In this chapter we discuss the results of two event-related potential (henceforth ERP) experiments which investigate the psychological validity of corpus-derived collocations. ERPs are momentary changes in brain electrical activity due to certain stimulus. There is a large body of literature showing that distinct ERP responses are elicited by reading sentences containing grammatical errors (e.g. Osterhout & Holcomb, 1992) and semantic errors (e.g. Kutas & Hillyard, 1980). There are also studies which investigate the ERP response to reading collocational errors in the absence of grammatical or semantic errors (Molinaro & Carreiras, 2010, Molinaro, Barraza, & Carreiras, 2013; Siyanova-Chanturia, Conklin, Caffarra, Kaan, & van Heuven, 2017). However, these studies tend to focus on idioms and other highly fixed multi-word expressions. In this chapter, we adopt a more fluid conceptualization of collocation by focusing on adjective-noun bigrams which have a high transition probability. Transition probability is calculated by dividing the number of times the bigram X-then-Y occurs in the written BNC1994 by the number of times word X occurs in the written BNC1994 altogether.

In Experiment 1, we show that reading a non-collocational bigram elicits a brain response known in ERP research as the N400 effect, where a negative voltage deflection occurs 400 ms after the onset of the stimulus.

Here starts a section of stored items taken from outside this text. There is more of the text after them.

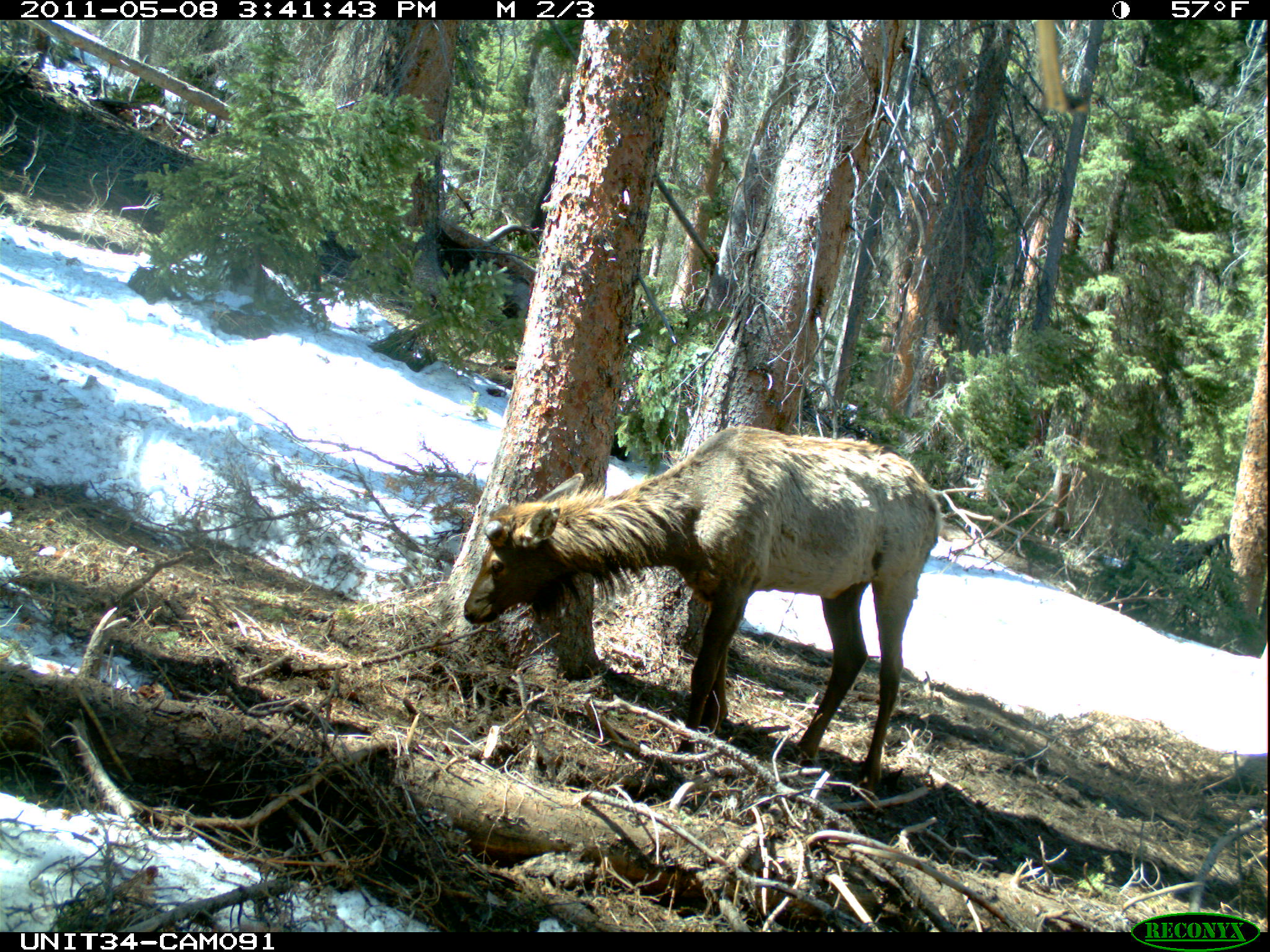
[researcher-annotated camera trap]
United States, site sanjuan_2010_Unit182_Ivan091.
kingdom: Animalia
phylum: Chordata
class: Mammalia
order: Artiodactyla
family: Cervidae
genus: Cervus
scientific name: Cervus elaphus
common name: red deer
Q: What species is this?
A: Cervus elaphus (red deer).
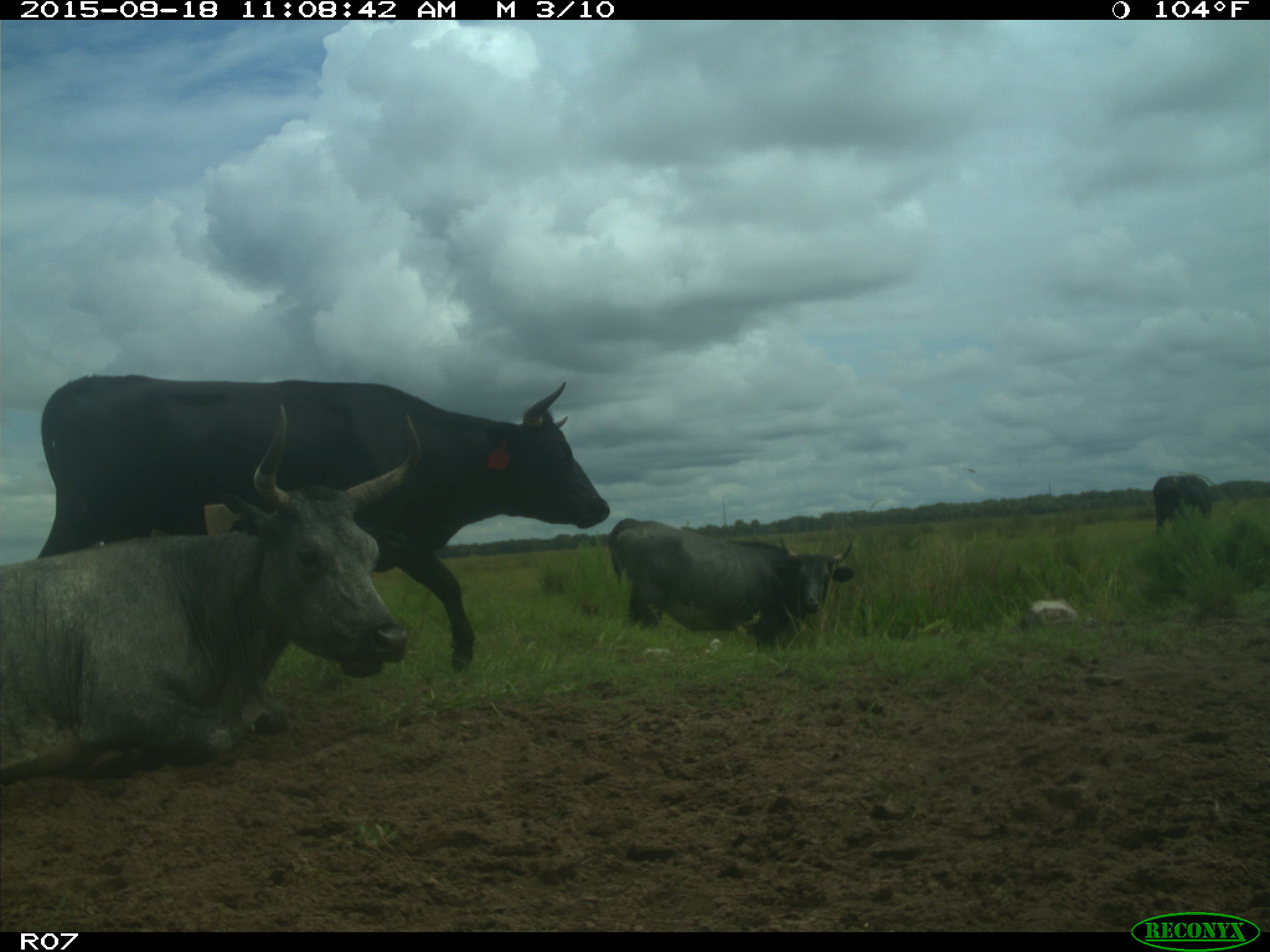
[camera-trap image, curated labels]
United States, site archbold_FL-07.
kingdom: Animalia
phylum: Chordata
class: Mammalia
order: Artiodactyla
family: Bovidae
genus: Bos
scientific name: Bos taurus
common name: domestic cow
Bos taurus (domestic cow).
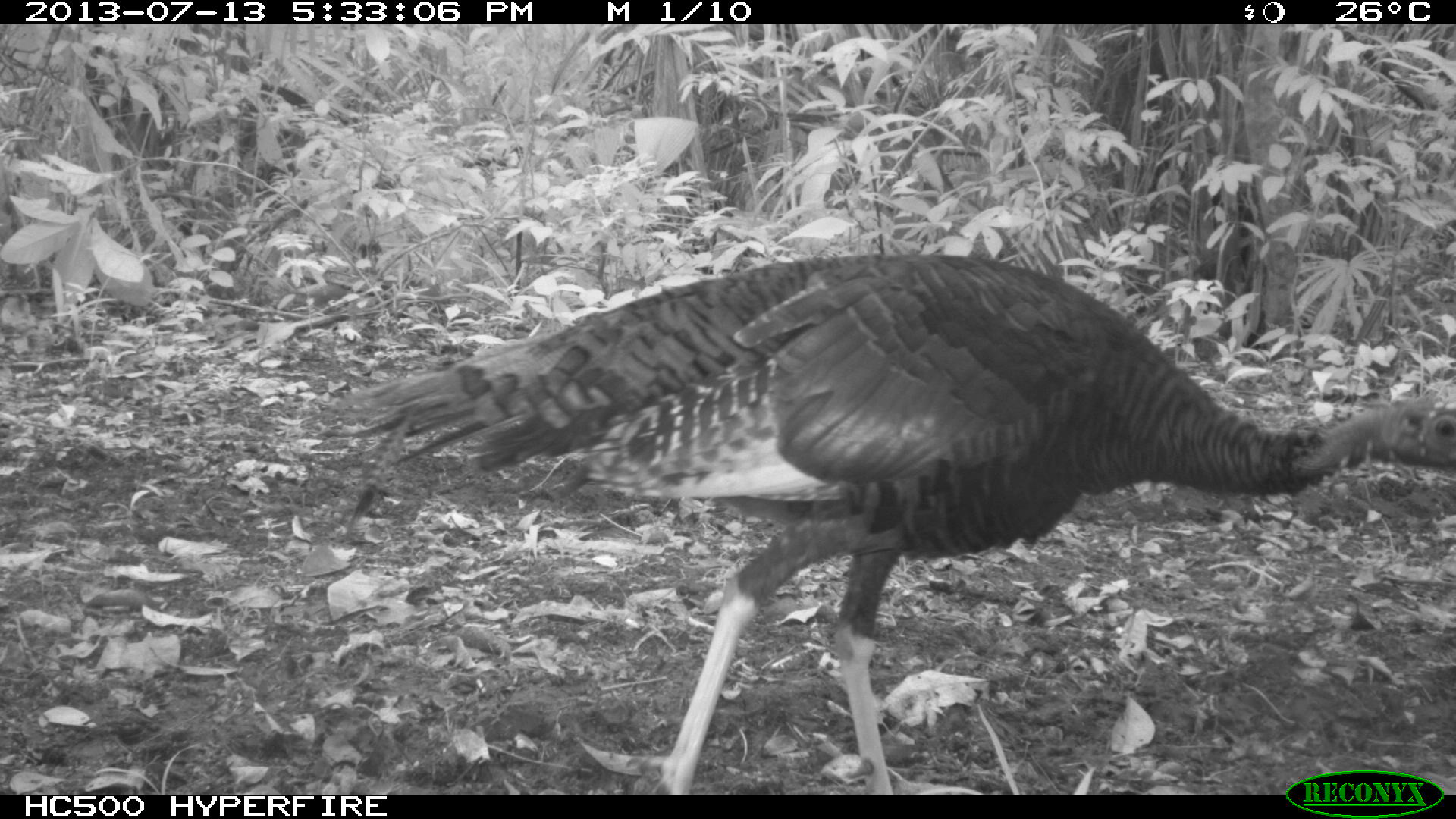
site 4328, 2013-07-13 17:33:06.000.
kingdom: Animalia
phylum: Chordata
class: Aves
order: Galliformes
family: Phasianidae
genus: Meleagris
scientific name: Meleagris ocellata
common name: ocellated turkey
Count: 1.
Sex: female.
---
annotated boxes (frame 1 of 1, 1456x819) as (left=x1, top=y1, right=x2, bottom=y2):
meleagris ocellata: (left=314, top=248, right=1455, bottom=794)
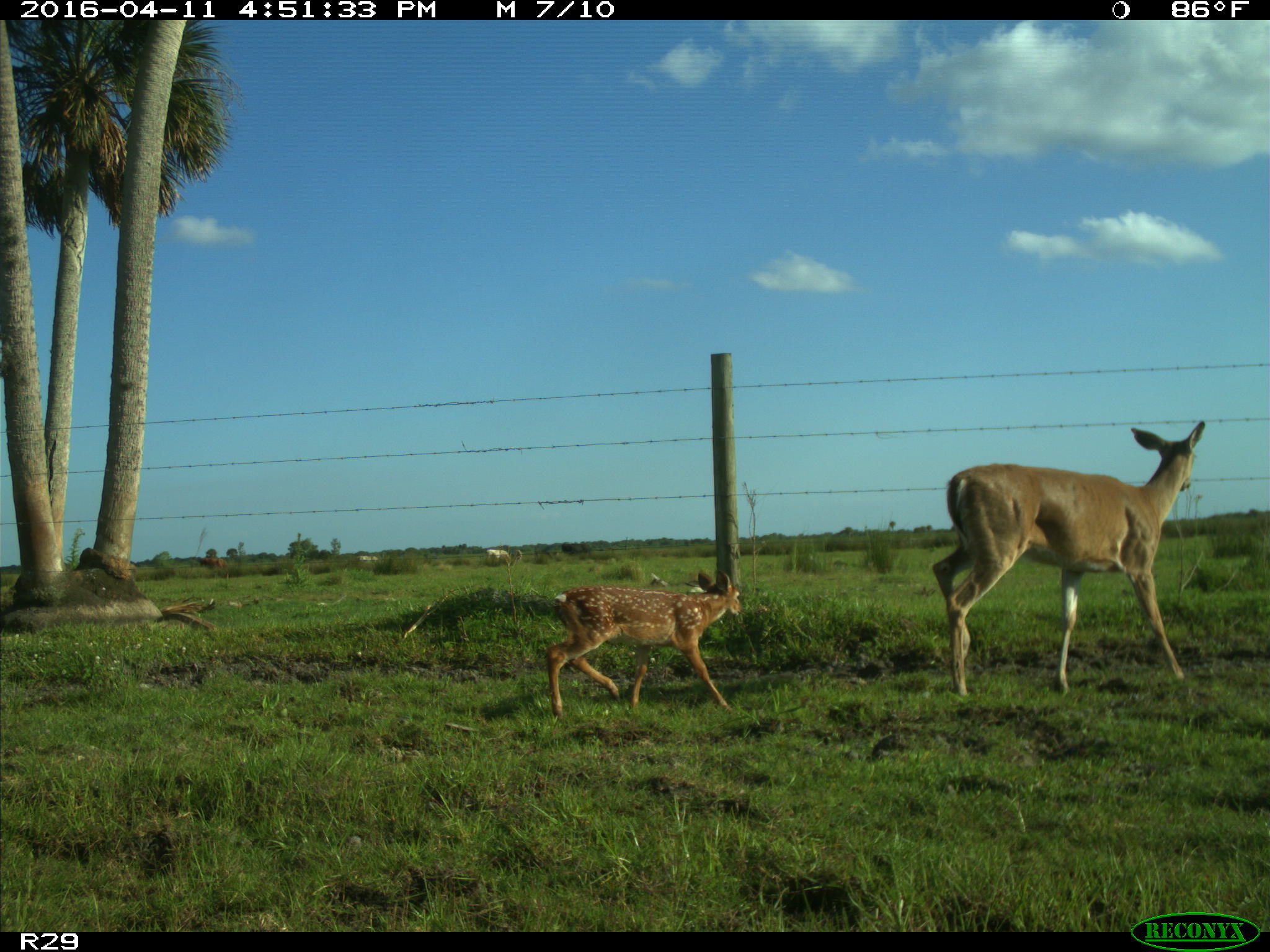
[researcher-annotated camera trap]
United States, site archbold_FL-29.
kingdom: Animalia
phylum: Chordata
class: Mammalia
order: Artiodactyla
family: Cervidae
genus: Odocoileus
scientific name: Odocoileus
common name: deer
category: unidentified deer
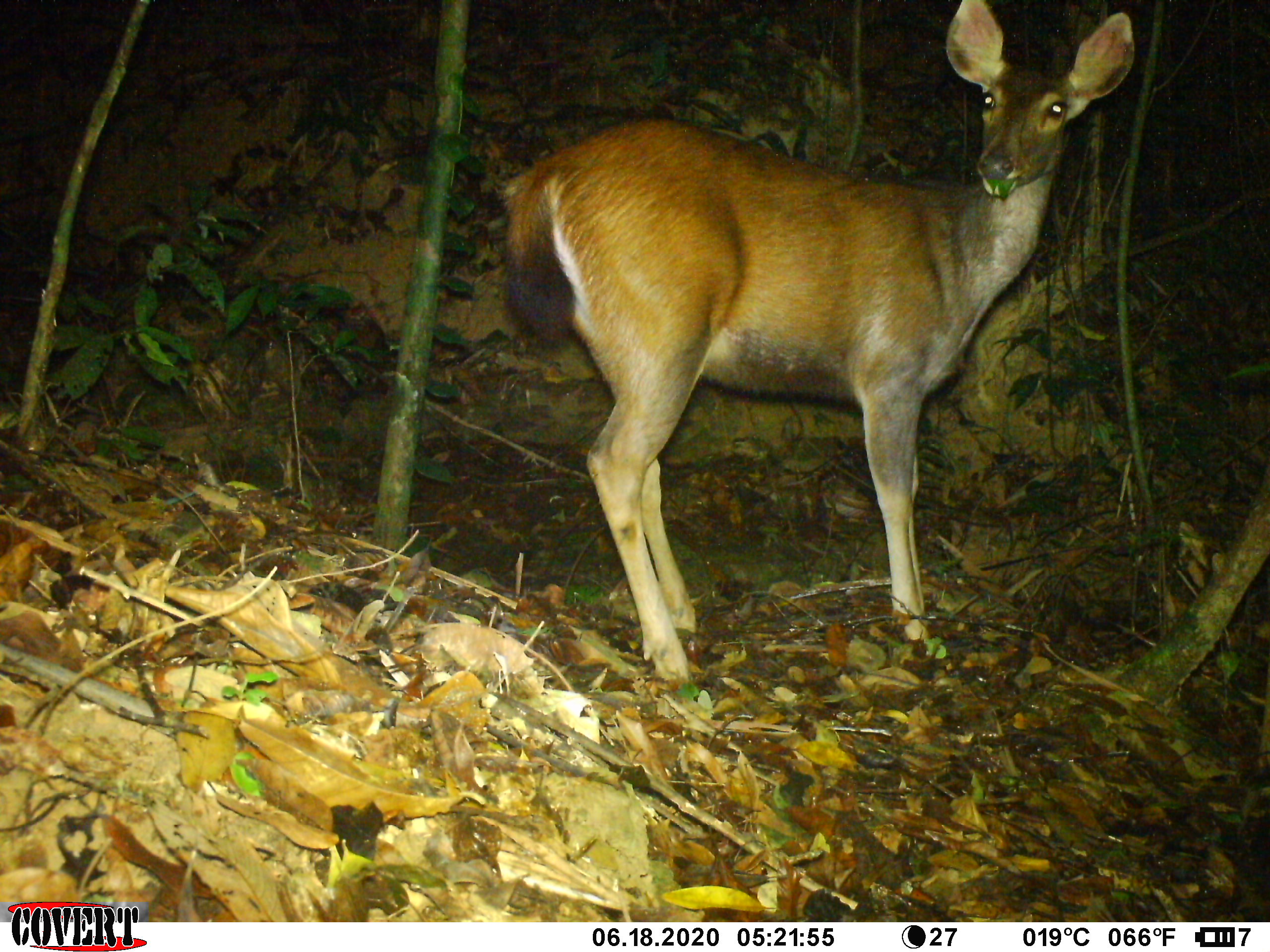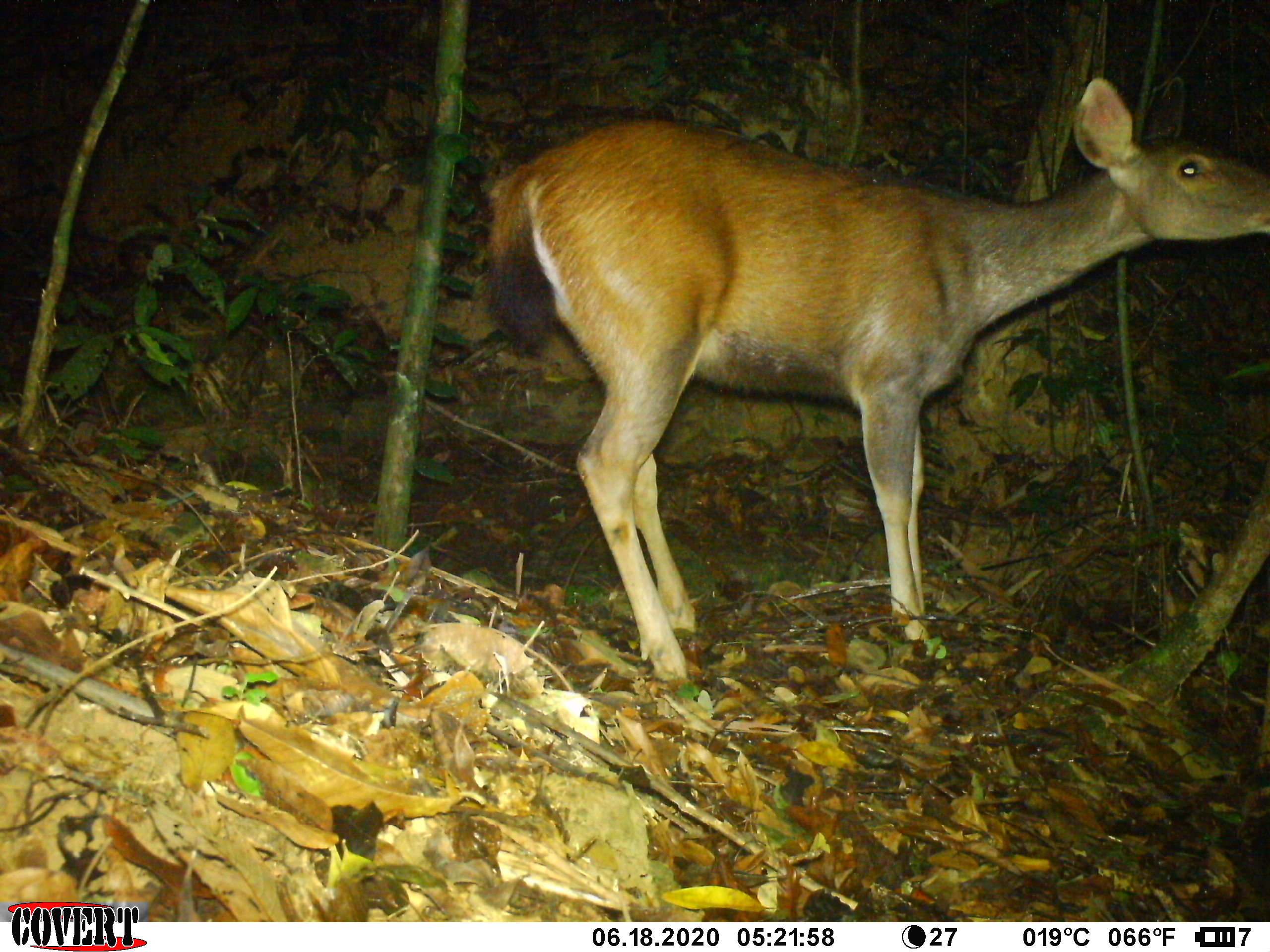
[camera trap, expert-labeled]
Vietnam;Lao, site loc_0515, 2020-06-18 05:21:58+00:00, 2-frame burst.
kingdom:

We replicate this finding using a different set of experimental bigrams in Experiment 2 Part 1. Then, in Experiment 2 Part 2, we show that there is a strong correlation between the transition probability of a collocational bigram and the amplitude of the N400. In Experiment 2 Part 2 we also correlate the amplitude of the N400 with other association measures (namely mutual information, MI3, z-score, t-score, log-likelihood, Dice coefficient, and raw frequency), showing that the association measures with the most psychological validity are hybrid measures, that is, those which combine both significance and effect size, or significance/effect size and frequency.